Saturday, 21 May 2011

Warne out

Look out Liz, here I come.......
Fantasy Bob pays tribute to Shane Warne who played his last match for the Rajasthan Royals yesterday before retiring into the arms of Liz Hurley.

In FB's view no praise is too great for Warne as a player and the best captain Australia never had.  Despite all the stories, the bad behaviour, the bad press he is a great of the game.  He mastered the technical skills of spin bowling as well as anyone, but then added the showmanship and the psychology that contributed greatly to his haul of wickets.  'Yes, he had been working on a new mystery ball for the new series.'  Had he?  Or did he just have the same range but varied the mix with greater disguise and flair.  Who knows?  FB is disappointed that he never had the opportunity to see him live but he is also thankful for one thing - that he never had to face him.  Carlton's ever lengthening cast of junior leg spinners queue up to bowl at FB in the nets, knowing that comedy capers are on their way.   That is traumatic enough and FB has to lie down afterwards in a dark room - what, therefore, would the ball of the century that ripped past Mike Gatting in 1993 have done to him?
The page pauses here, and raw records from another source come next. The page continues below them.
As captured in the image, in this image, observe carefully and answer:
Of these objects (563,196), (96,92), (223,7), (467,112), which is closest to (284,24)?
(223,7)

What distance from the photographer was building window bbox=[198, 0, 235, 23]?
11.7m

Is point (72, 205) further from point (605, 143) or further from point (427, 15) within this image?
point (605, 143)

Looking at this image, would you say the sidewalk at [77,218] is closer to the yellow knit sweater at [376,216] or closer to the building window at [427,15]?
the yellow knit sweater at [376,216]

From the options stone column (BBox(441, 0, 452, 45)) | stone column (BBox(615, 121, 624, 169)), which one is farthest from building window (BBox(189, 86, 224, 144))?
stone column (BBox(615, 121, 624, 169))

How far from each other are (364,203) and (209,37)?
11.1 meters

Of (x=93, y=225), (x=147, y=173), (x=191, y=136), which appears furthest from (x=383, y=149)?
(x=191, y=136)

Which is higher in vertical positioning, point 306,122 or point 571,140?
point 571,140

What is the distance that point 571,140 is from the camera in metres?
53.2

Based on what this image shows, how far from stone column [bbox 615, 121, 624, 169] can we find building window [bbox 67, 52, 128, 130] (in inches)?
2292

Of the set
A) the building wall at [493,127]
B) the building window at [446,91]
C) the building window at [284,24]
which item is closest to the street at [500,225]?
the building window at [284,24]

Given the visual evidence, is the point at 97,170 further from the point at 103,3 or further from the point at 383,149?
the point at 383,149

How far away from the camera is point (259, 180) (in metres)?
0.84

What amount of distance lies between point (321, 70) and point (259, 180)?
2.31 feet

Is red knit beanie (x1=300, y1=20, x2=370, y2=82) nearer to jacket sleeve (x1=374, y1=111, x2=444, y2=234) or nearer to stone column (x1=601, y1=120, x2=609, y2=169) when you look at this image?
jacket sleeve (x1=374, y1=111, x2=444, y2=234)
Warne is not the only cricketing Shane, although he was the first; and Shane Watson, also a Rajasthan Royal, takes over the mantle.  FB wonders whether a law may have secretly been passed in the Australian Parliament to ensure that the Australian team must have a player called Shane, or the koalas will fall out of the trees or some equally dire fate. 
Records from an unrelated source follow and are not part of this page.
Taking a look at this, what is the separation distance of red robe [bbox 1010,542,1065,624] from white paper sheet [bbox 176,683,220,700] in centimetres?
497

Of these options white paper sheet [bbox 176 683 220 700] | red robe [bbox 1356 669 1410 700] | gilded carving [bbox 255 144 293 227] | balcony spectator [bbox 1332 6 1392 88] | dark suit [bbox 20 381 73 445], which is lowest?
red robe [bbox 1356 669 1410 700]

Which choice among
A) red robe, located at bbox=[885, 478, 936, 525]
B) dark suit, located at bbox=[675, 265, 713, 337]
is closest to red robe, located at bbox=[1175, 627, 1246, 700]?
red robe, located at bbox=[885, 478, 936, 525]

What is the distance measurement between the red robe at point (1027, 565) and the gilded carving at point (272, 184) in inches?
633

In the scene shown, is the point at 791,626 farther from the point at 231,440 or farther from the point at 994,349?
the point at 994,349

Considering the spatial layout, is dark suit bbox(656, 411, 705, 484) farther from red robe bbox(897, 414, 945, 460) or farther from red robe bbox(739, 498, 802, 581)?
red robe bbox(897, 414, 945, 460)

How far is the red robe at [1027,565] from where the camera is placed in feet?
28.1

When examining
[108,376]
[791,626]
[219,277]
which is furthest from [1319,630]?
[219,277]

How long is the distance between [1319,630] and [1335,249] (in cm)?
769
But Shane is not that common a name.  It is a derivative of Sean but was popularised by the great 1953 Western Shane, which tells of a roaming gunslinger, Shane played by Alan Ladd, who comes to the rescue of a farm steading family on the High Plains of Wyoming.  Shane is rated the 3rd best Western of all time, and its story is one of the definitive Western myths describing how law and order being brought to the wilderness through individual fortitude and the power of the gun.  Its story is still definitive of many enduring American values and marks out the chasm of cultural differences from Europeans.  No Western has ever made any reference to cricket and no gunslinger ever walked when he nicked one. 'A man's gotta do what a man's gotta do' never referred to scoring 50 at a run a ball.

Shane is a significant movie in several other ways; it was the first to be projected in a flat widescreen, a format that Paramount invented to counter the growing lure of TV.  This format could show panoramic vistas - wide screen entertainment - that the previous Academy aspect could not. Although there was a slight change in the screen dimensions shortly after, this aspect became and remains the dominant aspect in movie production.  TV now is also in a wide screen format, but it took many years to catch up. Shane was one of the first films to attempt to re-create the overwhelming sound of gunfire, rather than the pop-gun sound effects of earlier efforts.  Shane was also one of the first films in which actors were attached to hidden wires that yanked them backwards when they were shot from the front.  Reports say that this reflects the direct experience and observation of director George Stevens during his service in World War II who saw close up what a single bullet can do.

I reckon the flipper is next......

...........or the mystery ball.........
So, all in all, Shane whether as cricketer or movie is a pretty innovative and important name.  They are both assured their place in posterity.

1 comment:

  1. Shane Warne was certainly a gunslinger of the highest order and it is no exaggeration to say that he revolutionised the game of cricket, which had been dominated for 20 years by the relentless pace bowling of the West indies and Australia. For that we owe him our undying gratitude.